Il faut y avoir déjà goûté pour comprendre : DK est un jeu ridiculement difficile, d’une « brutalité absolue » , où le but est d’éviter avec Jumpman – qui deviendra Mario – les obstacles lancés par le primate sur les multiples plateformes de chacun des 112 niveaux que compte le jeu, dont 18 niveaux « ascenseurs » , équivalent de boss réguliers. Sur arcade, la partie moyenne ne dépasse pas la minute. Mitchell, lui, tient plus de deux heures. Un joueur entraîné atteindra le troisième niveau ascenseur, le 14e en tout, où des ressorts descendent en sautillant. Là, pas moyen de les battre. On ne peut que les éviter. Mauvais timing ? Mort. Un centimètre trop à gauche ? Mort. Trop à droite ? Mort. Un enfer absolu. Et il en reste 97 derrière.

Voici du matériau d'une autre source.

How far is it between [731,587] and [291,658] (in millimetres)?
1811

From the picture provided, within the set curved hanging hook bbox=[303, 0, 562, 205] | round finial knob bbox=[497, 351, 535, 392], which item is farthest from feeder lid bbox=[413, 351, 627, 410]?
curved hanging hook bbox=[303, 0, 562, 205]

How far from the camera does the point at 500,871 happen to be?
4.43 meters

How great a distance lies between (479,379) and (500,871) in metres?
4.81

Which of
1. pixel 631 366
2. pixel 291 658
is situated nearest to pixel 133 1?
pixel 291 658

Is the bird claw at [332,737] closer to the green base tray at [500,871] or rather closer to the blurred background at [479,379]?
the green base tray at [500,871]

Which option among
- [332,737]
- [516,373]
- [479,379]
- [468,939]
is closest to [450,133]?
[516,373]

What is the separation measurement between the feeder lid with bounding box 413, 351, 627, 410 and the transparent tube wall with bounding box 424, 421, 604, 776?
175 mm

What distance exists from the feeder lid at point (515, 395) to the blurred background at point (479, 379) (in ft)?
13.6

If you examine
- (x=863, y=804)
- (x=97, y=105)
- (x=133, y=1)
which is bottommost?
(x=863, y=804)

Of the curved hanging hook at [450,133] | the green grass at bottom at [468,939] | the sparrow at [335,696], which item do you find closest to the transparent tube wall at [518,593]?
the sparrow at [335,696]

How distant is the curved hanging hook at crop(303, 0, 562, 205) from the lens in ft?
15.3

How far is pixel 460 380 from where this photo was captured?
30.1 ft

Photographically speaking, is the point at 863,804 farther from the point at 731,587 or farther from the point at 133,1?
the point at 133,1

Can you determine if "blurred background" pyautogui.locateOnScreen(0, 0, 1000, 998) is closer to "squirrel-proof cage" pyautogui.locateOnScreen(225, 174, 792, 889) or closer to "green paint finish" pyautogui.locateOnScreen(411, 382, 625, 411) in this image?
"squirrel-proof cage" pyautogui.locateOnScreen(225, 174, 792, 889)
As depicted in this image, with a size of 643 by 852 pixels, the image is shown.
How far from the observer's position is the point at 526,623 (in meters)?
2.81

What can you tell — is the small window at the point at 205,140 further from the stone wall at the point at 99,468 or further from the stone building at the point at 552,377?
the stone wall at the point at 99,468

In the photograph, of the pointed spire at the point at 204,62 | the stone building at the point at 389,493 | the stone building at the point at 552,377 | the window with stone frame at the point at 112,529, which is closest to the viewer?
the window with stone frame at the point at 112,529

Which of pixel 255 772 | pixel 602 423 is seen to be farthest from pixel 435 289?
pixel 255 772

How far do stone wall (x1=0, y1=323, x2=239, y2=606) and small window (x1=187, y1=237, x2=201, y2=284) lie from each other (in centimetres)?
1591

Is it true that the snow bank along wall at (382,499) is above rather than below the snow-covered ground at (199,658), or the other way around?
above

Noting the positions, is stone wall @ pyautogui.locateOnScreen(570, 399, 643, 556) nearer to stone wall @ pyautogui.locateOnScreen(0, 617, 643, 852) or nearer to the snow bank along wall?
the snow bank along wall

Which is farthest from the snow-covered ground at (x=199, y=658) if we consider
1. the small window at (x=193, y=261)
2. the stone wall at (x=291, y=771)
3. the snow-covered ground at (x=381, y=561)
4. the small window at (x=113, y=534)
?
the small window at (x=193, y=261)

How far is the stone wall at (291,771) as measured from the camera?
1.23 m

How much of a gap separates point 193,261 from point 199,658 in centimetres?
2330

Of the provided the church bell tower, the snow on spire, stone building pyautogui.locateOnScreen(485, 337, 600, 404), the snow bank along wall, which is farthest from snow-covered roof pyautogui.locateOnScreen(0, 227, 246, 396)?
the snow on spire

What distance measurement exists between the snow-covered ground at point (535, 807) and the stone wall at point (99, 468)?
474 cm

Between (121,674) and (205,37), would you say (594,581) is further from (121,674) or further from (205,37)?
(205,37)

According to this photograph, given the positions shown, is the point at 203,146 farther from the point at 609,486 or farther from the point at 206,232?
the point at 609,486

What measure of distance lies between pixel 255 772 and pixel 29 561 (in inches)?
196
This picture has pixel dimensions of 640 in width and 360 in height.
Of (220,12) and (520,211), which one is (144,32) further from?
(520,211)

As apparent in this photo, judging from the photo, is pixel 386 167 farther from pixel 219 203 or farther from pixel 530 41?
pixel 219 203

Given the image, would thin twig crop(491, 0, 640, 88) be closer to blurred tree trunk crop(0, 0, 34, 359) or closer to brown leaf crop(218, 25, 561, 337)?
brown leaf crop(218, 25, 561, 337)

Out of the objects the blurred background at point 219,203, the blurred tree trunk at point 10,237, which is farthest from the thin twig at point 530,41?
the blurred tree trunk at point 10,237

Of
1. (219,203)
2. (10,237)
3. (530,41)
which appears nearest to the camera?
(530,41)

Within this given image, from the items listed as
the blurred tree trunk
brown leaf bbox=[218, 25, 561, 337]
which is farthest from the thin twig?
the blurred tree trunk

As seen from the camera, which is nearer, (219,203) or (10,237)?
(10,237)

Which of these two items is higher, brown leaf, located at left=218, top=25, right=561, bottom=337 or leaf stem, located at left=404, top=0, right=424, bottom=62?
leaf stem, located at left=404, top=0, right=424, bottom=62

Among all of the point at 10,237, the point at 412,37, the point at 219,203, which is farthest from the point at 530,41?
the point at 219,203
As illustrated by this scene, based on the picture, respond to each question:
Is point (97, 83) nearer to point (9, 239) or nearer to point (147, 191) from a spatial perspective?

Wiebe, un caillou dans la chaussure, un caca dans la culotte

Et puis il y a ce plan large sur une grille de garage ouverte. Un garage de Redmond, banlieue de Seattle, connu pour abriter le seul vélodrome de l’État de Washington. Le garage de Steve Wiebe. Le bonhomme a la gueule innocente de ce qu’il est : un Américain moyen, professeur de sciences au collège, musicien raté, sportif frustré, ancien employé viré par Boeing. Nicole, sa femme, le décrit comme un « éternel numéro deux » qui ne sait faire qu’une chose : compter comme personne.
« Si j’ai eu de la chance jusqu’à maintenant, si le destin a joué en ma faveur, c’est qu’il y a quelque part un petit bâtard à qui je dois encore rabattre le caquet. » Billy Mitchell
Quelques mois plus tôt, alors qu’il était au chômage, il s’était cherché une activité à faire à la maison, d’où il pouvait s’occuper de ses deux enfants. Et tout comme il fut joueur de batterie, lanceur au baseball et quarterback au football américain, Wiebe (à prononcer « Weebee » , il est pointilleux sur ce point) s’est acheté une vraie borne d’arcade qu’il a installée dans son garage pour occuper ses doigts : il sera désormais joueur de Donkey Kong. Mieux, il se met à étudier les patterns, calcule, et alors qu’il dessine au feutre blanc sur l’écran de sa machine, Mitchell prophétise depuis sa maison d’Hollywood : « Si j’ai eu de la chance jusqu’à maintenant, si le destin a joué en ma faveur, c’est qu’il y a quelque part un petit bâtard à qui je dois encore rabattre le caquet. »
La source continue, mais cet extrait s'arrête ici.